I am confident at presenting and communicating my research both orally and in written, having presented at many international conferences. As chairman of one session I also proved my ability to manage and organize group discussions in a very successful manner.

  • The Pittsburgh Conference on Analytical Chemistry & Applied Spectroscopy, Pennsylvania, Philadelphia, United States, 2013
  • 57th Annual Meeting of Biophysical Society, San Francisco, California, United States, 2014 (Chairman of the session)
  • 15th International Conference of Monitoring Molecules in Neuroscience, Los Angeles, United States, 2014
  • The Pittsburgh Conference on Analytical Chemistry & Applied Spectroscopy, New Orleans, LA, United States, 2015
  • 18th International Symposium on Chromaffin Cell Biology, Cairns, Australia, 2015

I have contributed in many different projects where I have worked in big groups and not only have improved as a scientist but also have learned a lot about teamwork.

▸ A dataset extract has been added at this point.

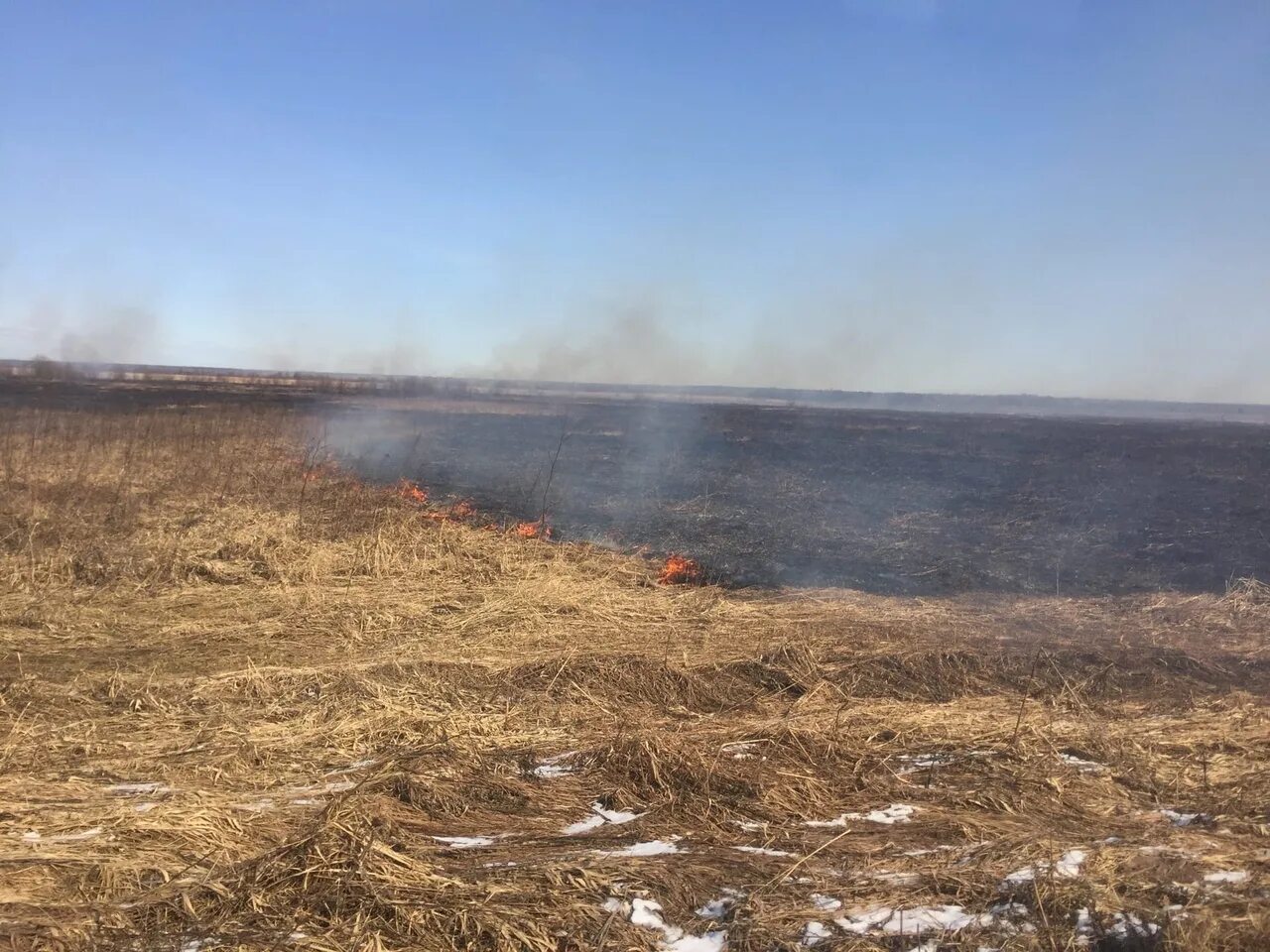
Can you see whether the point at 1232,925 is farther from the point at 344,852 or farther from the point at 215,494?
the point at 215,494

Details of projects can be provided upon request.

  • Biopolymers and biocomposites
  • Biomaterials
  • Advanced Mass spectrometry
  • Advanced Analytical Separation Chemistry
  • Materials in Medicine
  • Data Acquisition and Handling in Systems Biology
  • Tissue Engineering (I&II)
  • Bioanalytical Pedagogical, Ethics, Personality Meeting/Course

I have successfully been granted for many different scholarships that I have applied for.


PhD Candidate (Bioanalytical Chemistry) - Chalmers University of Technology (Sweden/ 2016)
During my PhD I have successfully developed artificial cell models that can mimic neuronal communication and can be used in different areas such as studying the effect of many drugs on different cells.

M.Sc., Biotechnology (Biomaterials) - Chalmers University of Technology (Sweden/ 2011)
In my master study I had this chance to learn a lot about different surfaces such as gold and their properties as an implant that can be used in surgeries. The biggest accomplishment from my master thesis is that we show how we can prevent or reduce the chance of bacterial infection by changing surface properties.

I have accomplished a lot during this period by performing many different projects where I got the chance to work in teams and learn how to collaborate in big groups.